- [Extrait du texte]

⁂

L'inexécution confère, en outre, au locataire le droit de demander une diminution de loyer; lorsque le tribunal accorde une telle diminution de loyer, le locateur qui remédie au défaut a néanmoins le droit au rétablissement du loyer pour l'avenir. »
- Le juge administratif Philippe Morissette dans une décision récente[1] fait une revue de la jurisprudence concernant l'interdiction des animaux. Voici les passages pertinents :
[161] La jurisprudence(82) a bien établi qu'une clause prohibant la présence d'animaux est considérée dans l'intérêt commun des occupants de l'immeuble et n'est ni déraisonnable ni abusive au sens de l'article 1901 du Code civil du Québec.
[162] Par ailleurs, une telle clause n'enfreint aucune disposition de la Charte québécoise des droits et libertés de la personne(83).
[163] Voici comment la Cour du Québec s'est exprimée en matière d'interdiction de posséder un animal, en vertu d'une clause d'interdiction prévue au bail liant les parties :
« [42] ainsi, il est maintenant bien établi que la clause d'interdiction de posséder un animal n'est pas en soi déraisonnable (Art. 1901 C.c.Q.) ni contraire à la Charte québécoise des droits et libertés de la personne.

⁂

- [Consigne écrite 1] D'après l'extrait sur l'interdiction des animaux dans les baux, quel juge a fait une revue de la jurisprudence sur ce sujet dans une décision récente ?
- [Consigne écrite 2] Traduisez en anglais cette phrase de l'extrait sur l'interdiction des animaux dans les baux : « L'inexécution confère, en outre, au locataire le droit de demander une diminution de loyer; lorsque le tribunal accorde une telle diminution de loyer, le locateur qui remédie au défaut a néanmoins le droit au rétablissement du loyer pour l'avenir. »
- [Consigne écrite 3] Poursuivez la rédaction de l'extrait sur l'interdiction des animaux dans les baux à la suite de sa dernière phrase.

⁂

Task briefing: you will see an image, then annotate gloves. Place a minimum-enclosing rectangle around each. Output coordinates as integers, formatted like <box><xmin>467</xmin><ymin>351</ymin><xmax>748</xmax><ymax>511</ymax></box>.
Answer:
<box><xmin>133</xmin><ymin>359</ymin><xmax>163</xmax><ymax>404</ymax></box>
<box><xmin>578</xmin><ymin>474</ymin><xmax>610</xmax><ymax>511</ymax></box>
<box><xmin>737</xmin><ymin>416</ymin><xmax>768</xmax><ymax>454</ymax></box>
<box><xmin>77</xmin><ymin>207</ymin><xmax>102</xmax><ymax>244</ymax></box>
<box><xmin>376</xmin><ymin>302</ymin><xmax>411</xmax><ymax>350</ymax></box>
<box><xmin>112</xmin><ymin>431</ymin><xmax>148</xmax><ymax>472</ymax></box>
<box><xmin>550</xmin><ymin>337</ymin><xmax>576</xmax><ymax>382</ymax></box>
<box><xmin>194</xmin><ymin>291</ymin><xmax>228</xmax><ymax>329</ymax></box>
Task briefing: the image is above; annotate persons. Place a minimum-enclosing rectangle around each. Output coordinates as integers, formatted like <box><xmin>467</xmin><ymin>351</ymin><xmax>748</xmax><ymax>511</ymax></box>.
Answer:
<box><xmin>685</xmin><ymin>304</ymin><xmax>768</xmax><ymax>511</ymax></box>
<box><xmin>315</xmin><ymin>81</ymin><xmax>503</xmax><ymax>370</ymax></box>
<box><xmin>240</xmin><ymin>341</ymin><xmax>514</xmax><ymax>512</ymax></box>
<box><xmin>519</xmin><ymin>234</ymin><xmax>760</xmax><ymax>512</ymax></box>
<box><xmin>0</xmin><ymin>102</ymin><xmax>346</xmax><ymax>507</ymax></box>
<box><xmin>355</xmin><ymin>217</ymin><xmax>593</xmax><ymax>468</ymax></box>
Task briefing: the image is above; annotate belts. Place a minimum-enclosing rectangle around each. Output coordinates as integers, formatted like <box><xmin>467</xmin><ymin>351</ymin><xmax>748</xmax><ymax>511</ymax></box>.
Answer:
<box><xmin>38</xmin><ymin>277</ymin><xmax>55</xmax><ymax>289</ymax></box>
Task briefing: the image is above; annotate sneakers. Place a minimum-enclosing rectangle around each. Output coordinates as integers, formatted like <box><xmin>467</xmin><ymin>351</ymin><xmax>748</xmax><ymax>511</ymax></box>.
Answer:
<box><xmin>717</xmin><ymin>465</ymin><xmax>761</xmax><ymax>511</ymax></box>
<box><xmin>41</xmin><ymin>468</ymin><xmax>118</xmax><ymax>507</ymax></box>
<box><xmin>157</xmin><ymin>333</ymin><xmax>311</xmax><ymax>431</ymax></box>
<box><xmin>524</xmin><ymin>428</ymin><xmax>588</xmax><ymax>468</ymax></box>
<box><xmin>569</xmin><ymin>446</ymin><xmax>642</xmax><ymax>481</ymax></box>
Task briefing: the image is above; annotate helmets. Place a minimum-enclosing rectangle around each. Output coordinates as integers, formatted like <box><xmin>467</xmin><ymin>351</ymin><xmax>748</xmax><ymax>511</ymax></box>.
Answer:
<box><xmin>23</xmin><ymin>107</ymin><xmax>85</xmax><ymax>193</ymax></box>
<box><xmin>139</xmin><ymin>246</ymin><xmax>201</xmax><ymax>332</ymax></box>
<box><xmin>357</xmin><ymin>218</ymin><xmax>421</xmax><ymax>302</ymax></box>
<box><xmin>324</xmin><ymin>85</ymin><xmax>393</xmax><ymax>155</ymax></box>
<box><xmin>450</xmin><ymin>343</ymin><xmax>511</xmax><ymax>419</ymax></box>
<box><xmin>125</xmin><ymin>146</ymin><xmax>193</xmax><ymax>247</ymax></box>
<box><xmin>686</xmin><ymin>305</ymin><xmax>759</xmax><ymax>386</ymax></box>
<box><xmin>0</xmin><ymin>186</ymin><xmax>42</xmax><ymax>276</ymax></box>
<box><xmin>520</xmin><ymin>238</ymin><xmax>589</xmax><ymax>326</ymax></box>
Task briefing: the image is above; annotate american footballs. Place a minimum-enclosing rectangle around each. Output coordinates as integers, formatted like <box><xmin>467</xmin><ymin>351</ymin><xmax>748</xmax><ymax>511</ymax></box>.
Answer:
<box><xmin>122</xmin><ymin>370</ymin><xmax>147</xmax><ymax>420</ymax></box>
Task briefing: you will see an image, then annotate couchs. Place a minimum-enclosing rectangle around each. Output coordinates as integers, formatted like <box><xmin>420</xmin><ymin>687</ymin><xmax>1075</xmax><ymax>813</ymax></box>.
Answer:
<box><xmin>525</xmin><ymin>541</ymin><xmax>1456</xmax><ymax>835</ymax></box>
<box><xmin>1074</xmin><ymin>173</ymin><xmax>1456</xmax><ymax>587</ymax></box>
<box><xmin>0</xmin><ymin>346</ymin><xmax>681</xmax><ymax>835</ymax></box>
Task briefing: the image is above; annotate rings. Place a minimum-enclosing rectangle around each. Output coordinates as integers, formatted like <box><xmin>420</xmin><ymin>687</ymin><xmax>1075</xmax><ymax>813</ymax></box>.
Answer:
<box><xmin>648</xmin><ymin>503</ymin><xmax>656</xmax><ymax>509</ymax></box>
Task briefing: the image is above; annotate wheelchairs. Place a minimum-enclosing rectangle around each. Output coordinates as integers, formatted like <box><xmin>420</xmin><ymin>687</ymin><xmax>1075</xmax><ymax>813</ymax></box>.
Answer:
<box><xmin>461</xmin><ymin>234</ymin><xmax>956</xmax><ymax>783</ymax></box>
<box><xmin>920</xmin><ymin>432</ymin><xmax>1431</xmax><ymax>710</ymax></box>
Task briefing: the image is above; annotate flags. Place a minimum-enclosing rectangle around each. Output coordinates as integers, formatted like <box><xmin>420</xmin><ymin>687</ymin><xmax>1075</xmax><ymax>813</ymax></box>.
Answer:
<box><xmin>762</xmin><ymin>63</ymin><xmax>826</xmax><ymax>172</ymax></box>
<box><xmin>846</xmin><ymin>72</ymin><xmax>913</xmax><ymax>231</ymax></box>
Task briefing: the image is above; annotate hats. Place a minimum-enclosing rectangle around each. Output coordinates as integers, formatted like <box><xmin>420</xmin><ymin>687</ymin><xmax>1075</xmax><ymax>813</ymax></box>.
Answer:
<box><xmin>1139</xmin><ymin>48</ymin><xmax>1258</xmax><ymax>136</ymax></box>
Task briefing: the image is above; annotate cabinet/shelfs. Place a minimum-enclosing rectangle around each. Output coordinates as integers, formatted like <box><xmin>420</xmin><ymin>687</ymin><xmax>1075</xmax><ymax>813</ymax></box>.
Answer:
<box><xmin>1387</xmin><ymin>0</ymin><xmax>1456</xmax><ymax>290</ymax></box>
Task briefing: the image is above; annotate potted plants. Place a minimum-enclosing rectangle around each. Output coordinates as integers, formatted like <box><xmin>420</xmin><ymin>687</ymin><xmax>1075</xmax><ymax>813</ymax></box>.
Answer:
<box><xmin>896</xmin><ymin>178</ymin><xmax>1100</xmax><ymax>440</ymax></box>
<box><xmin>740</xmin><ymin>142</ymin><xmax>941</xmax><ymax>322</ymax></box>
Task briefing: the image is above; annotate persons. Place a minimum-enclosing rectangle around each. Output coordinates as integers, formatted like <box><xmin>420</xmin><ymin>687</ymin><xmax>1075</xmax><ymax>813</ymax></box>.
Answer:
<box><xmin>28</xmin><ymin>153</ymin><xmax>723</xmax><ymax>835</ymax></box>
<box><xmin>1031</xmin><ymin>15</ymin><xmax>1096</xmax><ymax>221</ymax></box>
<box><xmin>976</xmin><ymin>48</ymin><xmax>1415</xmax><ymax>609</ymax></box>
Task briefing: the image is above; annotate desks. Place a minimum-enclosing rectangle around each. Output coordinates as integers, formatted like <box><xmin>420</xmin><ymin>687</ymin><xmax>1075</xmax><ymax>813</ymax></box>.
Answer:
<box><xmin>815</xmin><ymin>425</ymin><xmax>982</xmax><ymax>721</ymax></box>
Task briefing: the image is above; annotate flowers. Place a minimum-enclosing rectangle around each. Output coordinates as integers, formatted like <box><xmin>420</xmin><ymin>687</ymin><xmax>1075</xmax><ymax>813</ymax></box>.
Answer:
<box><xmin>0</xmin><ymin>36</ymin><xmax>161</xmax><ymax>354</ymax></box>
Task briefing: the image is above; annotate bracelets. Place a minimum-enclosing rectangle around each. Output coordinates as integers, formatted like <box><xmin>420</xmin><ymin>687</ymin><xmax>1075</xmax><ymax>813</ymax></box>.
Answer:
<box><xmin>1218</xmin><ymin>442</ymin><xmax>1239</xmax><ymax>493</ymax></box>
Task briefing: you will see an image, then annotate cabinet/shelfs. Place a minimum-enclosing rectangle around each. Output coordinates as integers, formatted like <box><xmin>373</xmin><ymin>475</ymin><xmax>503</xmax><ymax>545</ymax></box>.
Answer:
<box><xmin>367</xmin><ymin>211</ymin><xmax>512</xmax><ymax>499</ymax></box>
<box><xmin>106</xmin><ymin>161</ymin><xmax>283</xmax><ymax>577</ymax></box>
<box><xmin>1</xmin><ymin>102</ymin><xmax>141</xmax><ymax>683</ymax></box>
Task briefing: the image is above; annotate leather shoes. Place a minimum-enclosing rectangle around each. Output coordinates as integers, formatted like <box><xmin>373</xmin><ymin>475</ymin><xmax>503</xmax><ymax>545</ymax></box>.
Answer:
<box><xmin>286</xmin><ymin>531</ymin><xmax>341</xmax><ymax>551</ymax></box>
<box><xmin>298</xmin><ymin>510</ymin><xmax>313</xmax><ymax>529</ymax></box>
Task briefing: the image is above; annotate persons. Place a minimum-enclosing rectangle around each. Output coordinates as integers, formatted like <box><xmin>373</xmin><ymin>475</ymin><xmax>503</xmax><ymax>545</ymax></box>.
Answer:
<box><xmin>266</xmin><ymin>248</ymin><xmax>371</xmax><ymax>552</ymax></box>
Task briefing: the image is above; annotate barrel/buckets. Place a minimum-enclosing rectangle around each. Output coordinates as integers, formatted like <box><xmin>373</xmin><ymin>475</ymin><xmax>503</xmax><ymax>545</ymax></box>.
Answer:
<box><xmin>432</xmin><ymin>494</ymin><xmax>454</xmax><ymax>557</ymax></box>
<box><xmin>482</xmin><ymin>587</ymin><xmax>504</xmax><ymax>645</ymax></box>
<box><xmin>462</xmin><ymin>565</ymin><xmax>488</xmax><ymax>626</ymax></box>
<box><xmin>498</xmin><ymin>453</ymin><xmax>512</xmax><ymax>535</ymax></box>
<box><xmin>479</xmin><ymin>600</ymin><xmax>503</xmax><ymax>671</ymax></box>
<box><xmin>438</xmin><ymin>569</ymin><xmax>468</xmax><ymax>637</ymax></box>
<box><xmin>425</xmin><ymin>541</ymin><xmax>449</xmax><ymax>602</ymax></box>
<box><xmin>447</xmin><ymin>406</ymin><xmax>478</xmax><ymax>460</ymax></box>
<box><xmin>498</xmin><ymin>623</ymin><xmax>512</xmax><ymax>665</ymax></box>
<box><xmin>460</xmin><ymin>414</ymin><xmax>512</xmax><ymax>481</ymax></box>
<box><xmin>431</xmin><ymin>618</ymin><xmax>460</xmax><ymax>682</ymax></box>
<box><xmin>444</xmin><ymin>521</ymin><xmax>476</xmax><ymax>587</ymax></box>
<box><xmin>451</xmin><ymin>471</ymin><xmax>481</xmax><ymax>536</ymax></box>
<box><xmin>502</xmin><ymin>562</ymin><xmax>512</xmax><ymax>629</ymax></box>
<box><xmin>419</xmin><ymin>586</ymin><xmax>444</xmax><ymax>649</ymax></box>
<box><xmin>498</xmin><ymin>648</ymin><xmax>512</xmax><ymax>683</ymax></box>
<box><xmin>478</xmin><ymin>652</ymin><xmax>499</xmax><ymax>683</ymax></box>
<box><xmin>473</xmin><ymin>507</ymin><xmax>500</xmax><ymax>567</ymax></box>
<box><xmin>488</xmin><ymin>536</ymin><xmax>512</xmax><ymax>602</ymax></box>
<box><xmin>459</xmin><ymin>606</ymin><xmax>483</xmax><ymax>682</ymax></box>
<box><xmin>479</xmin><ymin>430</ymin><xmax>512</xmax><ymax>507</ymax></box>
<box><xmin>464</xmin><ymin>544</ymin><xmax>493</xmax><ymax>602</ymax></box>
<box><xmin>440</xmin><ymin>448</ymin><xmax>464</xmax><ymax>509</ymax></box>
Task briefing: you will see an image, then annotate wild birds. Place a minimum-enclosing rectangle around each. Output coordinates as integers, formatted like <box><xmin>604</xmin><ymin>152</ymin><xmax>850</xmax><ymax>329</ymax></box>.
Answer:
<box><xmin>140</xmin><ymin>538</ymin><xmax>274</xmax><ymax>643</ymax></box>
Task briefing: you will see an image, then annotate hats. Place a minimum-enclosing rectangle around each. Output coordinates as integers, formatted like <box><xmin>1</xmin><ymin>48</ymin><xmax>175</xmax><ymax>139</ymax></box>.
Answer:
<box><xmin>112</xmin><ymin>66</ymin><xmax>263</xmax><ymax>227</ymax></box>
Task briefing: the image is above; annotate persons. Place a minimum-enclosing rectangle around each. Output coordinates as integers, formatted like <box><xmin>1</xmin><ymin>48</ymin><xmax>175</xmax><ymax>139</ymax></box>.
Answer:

⁂

- [Résultat de l'exercice 1] Le juge administratif Philippe Morissette.

- [Résultat de l'exercice 2] Non-performance also gives the tenant the right to request a rent reduction; when the court grants such a rent reduction, the landlord who remedies the default is nevertheless entitled to have the rent restored for the future.

- [Résultat de l'exercice 3]
[43] La tolérance du propriétaire de la présence d'animaux n'équivaut pas non plus nécessairement à une renonciation à l'application de la clause d'interdiction, mais peut, dans certaines conditions, être invoquée avec succès par le locataire pour faire déclarer la clause sans effet, par exemple une tolérance constante et généralisée d'animaux dans l'immeuble.
[44] Lorsque le propriétaire demande la résiliation du bail pour motif de la présence d'animaux malgré la clause d'interdiction d'en posséder, il doit prouver un préjudice sérieux (Art. 1863 C.c.Q.).
[45] Toutefois, si le locateur ne demande que l'expulsion de l'animal, c'est-à-dire l'exécution en nature de l'obligation prévue à la clause du bail, il n'aura pas à prouver l'existence d'un tel préjudice. Il lui suffit de démontrer la violation de cette clause du contrat.
[...]
[64] Ce n'est donc que si la preuve permet de conclure que le locateur subit un préjudice sérieux justifiant la résiliation du bail, par le fait de son locataire de posséder un animal en contravention d'une clause de celui-ci, qu'il y a lieu d'accorder sa résiliation. » (84)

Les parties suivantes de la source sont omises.